For days I thought about nothing else, I sat at my desk staring out into space wandering what she could possibly be up to, until I couldn’t contain myself any longer, I stepped into Mr Ferrer’s office and asked for his permission to go home, he scratched at his papers, then at the blond and ginger bristles on his face, and took a long breath like he was about to speak, but he took so long to say anything that I thought he was about to sneeze rather than speak. His office was tiny, and instead of a door it had a pair of curtains that he could close for privacy, they were old and worn just like the shirts he wore, and even though you couldn’t see through them, you could hear every word that was said on the other side. Finally Mr Ferrer spoke, ‘close the curtains for me will you.’ The sound of typewriters died down all around us, and I knew that everybody in the office would be listening to whatever Mr Ferrer had to say. ‘Maybe you’ve forgotten that you work for the government, and the things you do will affect every single person in the country.’ I nodded my head, although I doubted that it would affect one person let alone every person in the country. ‘That’s why you should come to me if you have any problems and tell me the same as you would tell your own brother.’

His words were wasted on me, I didn’t have a brother or a sister, or a mother, or a father, I just had a wife who hardly said a thing to me and who was clearing the whole place of all her possessions, and I was never usually sick, but he had to make a meal of it because he liked to watch me squirm. ‘It’s nothing serious,’ I said to him, ‘it’s just that I don’t feel very well today, I think I’ve got a bit of a temperature,’ I put the palm of my hand up to my forehead, ‘but I promise you if it was anything serious I would tell you straight away.’

Mr Ferrer chewed at his pen the whole time I was speaking and he took it out of his mouth once I’d finished, like it was a thermometer and he was checking his own temperature, when really he was just checking to see if there was any pen left to chew.

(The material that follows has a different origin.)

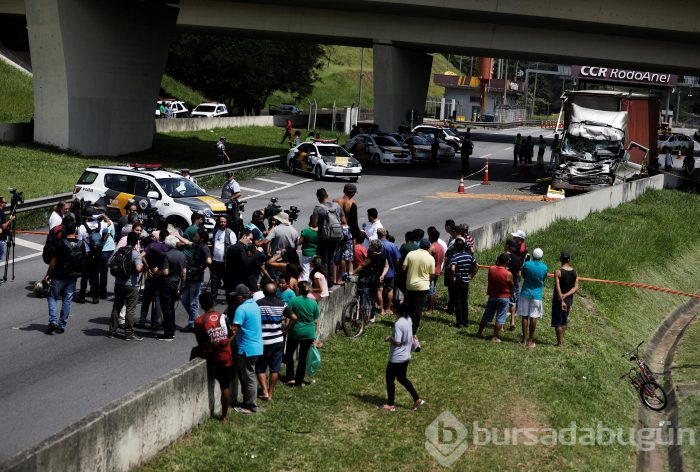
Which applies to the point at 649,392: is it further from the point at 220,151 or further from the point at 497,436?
the point at 220,151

He used the same chewed up pen to point at the door as a gesture for me to go, I didn’t wait for another word or a sneeze or anything else, I pulled back the curtains and got out of his office as quickly as I could before he changed his stupid mind. The sound of typewriters started up again, everybody watched me as I buttoned my jacket, they watched without looking.

But the woman at the desk next to mine, who wears her coat all day long and never says a word to anybody, had noticed that I was restless on that day. ‘What’s wrong with you? You’re like a monkey today, you’re so unsettled.’ She was a small, quiet, frail woman who seemed older than she was and never usually said a thing. She only gave one word answers when she was spoken to, and mostly you forgot that she’s there at all, but that day she did speak, and everybody listened, because she never usually said a thing. I told her that I was all right and carried on with my work, and I said to myself that I should stop fidgeting in my seat, but I must have mumbled the words out loud and not just thought them in my head. ‘What did you say?’ she asked.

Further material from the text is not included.